We will discuss pointers here. Playing with pointers in C is really fun but pay a little more attention in this chapter because pointers are considered to be the toughest part of the C.

Now, let's again have a look at the declaration

int a= 44;

As we have already seen, it is like

44
a

Now let's go to the undiscussed part. As we all know that when we declare 'a', it is given a memory location and the value of 'a' is stored in that memory location. In the world of programming, 'a' will also have an address. So, this address is the address of that memory location in which the value of 'a' is stored.

Address of 'a' is an integer which is something like 9562628. It will vary for every computer as per memory given to 'a' at that time.

pointers in C

Now coming to pointer, a pointer points to some variable, that is, it stores the address of a variable. E.g.- if 'a' has an address 9562628, then the pointer to 'a' will store a value 9562628 in it. So, if 'b' is a pointer to 'a' and the value of 'a' is 10 and its address is 9562628, then 'b' will have a value 9562628 and its address will be something different.

pointers in C

Address in C is represented as &a, read as address of a. Remember that all the time when we were taking value of 'a' using 'scanf', we were taking an input from user and storing it at the address of 'a', i.e. in 'a'.

How to Use Pointers?


You must be enjoying programming in C, and will do even more now. Till now, we have just seen what is a pointer. So, let's introduce pointer in our program.

int a = 44;
int *b; /* declaration of pointer b */
b = &a;

int *b - This statement should mean that '*b' is an integer but then what is significance of '*' before 'b'? It means that b points to some integer ('b' is a pointer to some integer).

Or we can say that 'b' will store the address of some integer.

b = &a; - As said, 'b' will store the address of some integer because it is a pointer to an integer. In this declaration, it is storing the address of 'a'. Since, 'b' is a pointer and '&a;' represents address, so, by declaring 'b = &a;' means that b will now store address of a.

So,
*b is the value of the variable 'b' is pointing to. Here *b is 44. As stated earlier, 'int *b;' means that '*b' is an integer, but '*' before means that b is a pointer. So, '*b' will be the value of the variable to which 'b' is pointing. Here, 'b' is pointing to 'a', therefore 'b' will store the address of 'a' and '*b' will be the integer to which 'b' is pointing i.e. 'a'

So, in short,
int a; - 'a' is an integer.
int *b; - 'b' is an pointer to an integer.
b = &a; - 'b' is now pointing to 'a'.
'*b' will now represent a.

Example of pointers.

#include <stdio.h>
int main()
{
    int a = 10;
    int *p;
    p = &a;
    printf("p = %u\n", p);
    printf("*p = %d\n", *p);
    printf("&p = %u\n", &p);
    printf("*&p = %u\n", *&p);
    return 0;
}
Output
p = 2383619684
*p = 10
&p = 2383619688
*&p = 2383619684
Value of address will vary every time you run because everytime a new memory will be allocated.
'%u' is used for memory address to give unsigned (positive) values.

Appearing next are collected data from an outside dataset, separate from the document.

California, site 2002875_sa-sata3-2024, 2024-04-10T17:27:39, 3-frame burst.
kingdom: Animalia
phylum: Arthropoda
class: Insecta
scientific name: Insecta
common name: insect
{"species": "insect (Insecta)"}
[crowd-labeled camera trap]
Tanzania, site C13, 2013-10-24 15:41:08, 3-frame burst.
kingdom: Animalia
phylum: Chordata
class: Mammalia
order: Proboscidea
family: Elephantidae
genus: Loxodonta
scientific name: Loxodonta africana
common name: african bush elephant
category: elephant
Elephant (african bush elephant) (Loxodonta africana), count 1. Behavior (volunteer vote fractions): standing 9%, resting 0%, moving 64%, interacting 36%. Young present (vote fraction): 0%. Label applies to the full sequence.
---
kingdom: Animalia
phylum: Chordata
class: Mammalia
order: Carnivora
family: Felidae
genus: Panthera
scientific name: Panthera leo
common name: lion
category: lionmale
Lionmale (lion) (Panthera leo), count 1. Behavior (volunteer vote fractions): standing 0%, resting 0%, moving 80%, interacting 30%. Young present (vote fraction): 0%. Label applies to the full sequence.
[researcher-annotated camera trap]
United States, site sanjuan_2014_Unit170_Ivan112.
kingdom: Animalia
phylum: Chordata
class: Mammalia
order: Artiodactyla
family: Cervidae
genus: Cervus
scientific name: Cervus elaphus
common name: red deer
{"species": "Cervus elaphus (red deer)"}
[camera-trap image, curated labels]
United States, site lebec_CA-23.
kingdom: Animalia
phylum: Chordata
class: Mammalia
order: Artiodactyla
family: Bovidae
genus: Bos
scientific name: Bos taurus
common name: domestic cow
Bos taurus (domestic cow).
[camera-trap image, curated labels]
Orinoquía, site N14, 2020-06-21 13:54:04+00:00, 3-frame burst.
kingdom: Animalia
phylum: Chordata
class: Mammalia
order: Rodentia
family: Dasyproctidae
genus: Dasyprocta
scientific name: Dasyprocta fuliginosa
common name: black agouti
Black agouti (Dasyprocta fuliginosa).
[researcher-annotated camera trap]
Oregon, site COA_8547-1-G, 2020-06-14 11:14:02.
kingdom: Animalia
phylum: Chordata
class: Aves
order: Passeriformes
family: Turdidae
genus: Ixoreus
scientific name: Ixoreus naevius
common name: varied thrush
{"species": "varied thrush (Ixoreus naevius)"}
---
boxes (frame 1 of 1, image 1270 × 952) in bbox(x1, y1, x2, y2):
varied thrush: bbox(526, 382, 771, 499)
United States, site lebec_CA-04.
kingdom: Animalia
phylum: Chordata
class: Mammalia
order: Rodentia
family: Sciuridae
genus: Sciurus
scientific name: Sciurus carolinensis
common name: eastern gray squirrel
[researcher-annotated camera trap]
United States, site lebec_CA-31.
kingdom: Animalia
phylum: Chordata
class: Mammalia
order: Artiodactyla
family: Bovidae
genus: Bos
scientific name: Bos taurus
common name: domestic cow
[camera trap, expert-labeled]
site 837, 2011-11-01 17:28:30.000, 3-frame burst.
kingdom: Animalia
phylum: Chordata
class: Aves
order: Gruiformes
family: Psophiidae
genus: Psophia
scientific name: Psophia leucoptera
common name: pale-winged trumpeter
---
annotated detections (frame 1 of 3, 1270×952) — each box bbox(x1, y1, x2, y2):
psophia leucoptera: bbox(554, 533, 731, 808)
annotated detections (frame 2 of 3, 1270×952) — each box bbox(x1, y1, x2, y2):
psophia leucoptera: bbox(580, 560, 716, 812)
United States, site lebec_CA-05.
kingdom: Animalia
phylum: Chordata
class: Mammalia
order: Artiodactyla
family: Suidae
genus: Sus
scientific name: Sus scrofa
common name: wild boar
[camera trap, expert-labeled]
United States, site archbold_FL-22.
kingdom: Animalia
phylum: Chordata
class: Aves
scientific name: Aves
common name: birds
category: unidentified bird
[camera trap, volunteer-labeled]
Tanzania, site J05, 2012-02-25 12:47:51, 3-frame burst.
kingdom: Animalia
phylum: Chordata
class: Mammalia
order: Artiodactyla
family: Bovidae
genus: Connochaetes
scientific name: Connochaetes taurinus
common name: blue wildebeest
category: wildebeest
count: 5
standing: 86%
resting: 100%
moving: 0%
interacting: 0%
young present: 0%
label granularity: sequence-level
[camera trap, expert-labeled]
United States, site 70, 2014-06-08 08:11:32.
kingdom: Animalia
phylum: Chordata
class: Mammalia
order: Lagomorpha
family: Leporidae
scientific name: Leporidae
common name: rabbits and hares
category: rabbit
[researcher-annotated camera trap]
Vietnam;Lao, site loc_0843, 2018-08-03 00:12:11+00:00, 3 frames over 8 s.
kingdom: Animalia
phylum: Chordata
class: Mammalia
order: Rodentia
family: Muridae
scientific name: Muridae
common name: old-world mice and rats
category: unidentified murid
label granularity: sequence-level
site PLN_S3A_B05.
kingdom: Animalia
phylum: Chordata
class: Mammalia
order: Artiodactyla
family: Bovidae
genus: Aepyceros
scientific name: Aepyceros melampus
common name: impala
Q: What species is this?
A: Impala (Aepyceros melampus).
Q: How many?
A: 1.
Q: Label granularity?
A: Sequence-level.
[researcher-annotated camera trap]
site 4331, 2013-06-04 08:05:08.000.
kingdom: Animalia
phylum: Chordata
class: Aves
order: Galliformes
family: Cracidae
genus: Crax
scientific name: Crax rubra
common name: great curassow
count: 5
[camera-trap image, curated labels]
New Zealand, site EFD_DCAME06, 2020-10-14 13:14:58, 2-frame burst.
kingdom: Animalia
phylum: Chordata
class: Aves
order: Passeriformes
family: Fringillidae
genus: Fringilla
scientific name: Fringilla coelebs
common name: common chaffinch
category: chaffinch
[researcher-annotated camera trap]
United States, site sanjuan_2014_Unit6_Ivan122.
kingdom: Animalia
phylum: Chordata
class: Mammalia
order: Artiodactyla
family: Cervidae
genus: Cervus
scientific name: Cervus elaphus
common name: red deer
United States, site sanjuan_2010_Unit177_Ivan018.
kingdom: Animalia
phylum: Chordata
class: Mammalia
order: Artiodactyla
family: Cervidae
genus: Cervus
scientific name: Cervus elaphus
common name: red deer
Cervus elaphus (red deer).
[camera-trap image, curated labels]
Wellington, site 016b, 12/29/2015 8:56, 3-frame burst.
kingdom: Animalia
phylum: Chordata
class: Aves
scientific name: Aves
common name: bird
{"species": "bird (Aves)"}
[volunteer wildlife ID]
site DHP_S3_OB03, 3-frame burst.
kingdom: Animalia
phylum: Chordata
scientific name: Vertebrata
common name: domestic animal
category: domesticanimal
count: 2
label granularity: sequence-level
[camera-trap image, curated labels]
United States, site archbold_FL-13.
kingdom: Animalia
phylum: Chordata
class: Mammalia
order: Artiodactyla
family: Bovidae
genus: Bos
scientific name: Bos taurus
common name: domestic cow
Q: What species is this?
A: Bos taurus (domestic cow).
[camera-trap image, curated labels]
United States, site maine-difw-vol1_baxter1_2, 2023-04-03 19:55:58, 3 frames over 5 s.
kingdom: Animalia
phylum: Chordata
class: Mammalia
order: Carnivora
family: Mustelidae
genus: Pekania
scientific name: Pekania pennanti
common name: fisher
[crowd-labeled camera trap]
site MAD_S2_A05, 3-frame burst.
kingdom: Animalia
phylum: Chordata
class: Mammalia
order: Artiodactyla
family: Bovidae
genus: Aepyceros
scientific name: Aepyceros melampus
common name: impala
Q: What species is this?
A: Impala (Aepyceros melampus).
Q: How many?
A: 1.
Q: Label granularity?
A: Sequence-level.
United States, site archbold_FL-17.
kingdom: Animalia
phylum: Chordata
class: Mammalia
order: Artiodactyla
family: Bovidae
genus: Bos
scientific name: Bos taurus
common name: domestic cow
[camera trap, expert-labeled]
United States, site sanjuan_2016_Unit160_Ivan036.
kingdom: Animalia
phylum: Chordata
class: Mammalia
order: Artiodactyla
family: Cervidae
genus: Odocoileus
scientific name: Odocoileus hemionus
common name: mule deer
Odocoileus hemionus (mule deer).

As discussed earlier, 'p' is a pointer to 'a'. 'a' has the value of 10. So, '*p' will be 10. 'p' will store address of a. Thus, p = 2383619684 would imply that 2383619684 is the address of 'a'. Now, '&p' represents address of 'p'. So, it is 2383619688. Notice that it is 4 more than the address of 'a' since int is of 4 bit and so is 'a'. Now, '*&p' will be the value of '&p' and the value of '&p' is the address of 'a'. So, it is 2383619684.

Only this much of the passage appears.